On Tuesday 04 September 2012 12:48:00 Karan, Cem F CIV wrote: [...]
- I'm guessing from the following pages (which only describe roaming and
announcement behaviors) that the TTL field of all packets is decremented by
- Is this true?
http://www.open-mesh.org/projects/batman-adv/wiki/Client-roaming http://www.open-mesh.org/projects/batman-adv/wiki/Client-announcement
TTL fields of the batman-adv specific TTL fields are decremented by one for each hop.
- Follow up to question 1; are the TTL fields of Batman packets and IP
packets linked in some way? The library I'm using (zeromq, http://www.zeromq.org/) has a reliable multicast transport built on top of OpenPGM (http://code.google.com/p/openpgm/). My plan is to simulate reliable 1-hop broadcast by using reliable multicast and setting the TTL field to 1. However, this will only affect the IP layer. Unless batman also decrements the TTL field of the IP packets traveling over it, I'm kind of stuck.
No, batman-adv is a distributed switch on layer 2. So it operates on a different layer and has no knowledge of IP or its TTL field (please ignore the gateway feature for now... this is the only exception were it accesses L3 stuff).
- Finally, does batman have the equivalent of multicast or (better yet)
broadcast for data packets? That is, if I send something to a multicast IP address which all of its 1-hop neighbors are listening to, will all of them listen to the packet simultaneously, or will it act like a series of unicast messages?

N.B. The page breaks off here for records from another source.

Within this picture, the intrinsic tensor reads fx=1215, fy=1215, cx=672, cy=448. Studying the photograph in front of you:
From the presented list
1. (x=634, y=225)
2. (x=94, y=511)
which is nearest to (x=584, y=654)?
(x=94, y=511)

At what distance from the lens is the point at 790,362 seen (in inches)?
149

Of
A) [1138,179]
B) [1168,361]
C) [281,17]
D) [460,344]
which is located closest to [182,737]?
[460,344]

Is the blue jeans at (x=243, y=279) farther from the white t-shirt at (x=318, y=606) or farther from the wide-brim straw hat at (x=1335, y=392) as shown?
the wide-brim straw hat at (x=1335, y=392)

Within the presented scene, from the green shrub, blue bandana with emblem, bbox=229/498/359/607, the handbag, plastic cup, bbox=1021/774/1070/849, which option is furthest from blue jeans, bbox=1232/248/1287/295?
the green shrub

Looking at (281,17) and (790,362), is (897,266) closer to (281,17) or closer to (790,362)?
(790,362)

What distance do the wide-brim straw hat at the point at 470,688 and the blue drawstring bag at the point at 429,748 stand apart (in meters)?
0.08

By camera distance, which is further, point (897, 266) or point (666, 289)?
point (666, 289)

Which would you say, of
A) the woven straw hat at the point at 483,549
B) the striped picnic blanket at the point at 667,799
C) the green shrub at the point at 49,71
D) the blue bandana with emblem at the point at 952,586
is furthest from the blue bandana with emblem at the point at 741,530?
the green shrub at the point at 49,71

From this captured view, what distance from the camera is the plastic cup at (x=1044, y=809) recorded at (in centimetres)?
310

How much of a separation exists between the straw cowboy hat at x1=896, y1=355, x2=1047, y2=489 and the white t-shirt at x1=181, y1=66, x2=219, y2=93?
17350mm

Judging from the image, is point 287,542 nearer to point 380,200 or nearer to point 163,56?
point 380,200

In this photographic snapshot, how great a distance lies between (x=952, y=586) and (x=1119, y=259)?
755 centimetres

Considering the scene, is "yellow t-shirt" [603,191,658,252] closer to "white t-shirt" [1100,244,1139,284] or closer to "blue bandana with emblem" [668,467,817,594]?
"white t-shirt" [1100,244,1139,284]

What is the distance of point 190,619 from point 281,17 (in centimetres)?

It currently has layer 2 broadcast support (it resents broadcast packets 3 times to increase the propability for a successful tx). Multicast is handled as multicast. Linus Luessing has a patchset to implement optimized multicast [1]. I am not sure about the current state. But maybe he can give more detailed information about it. But you should know that the optimized implementation may use unicast in some scenarios.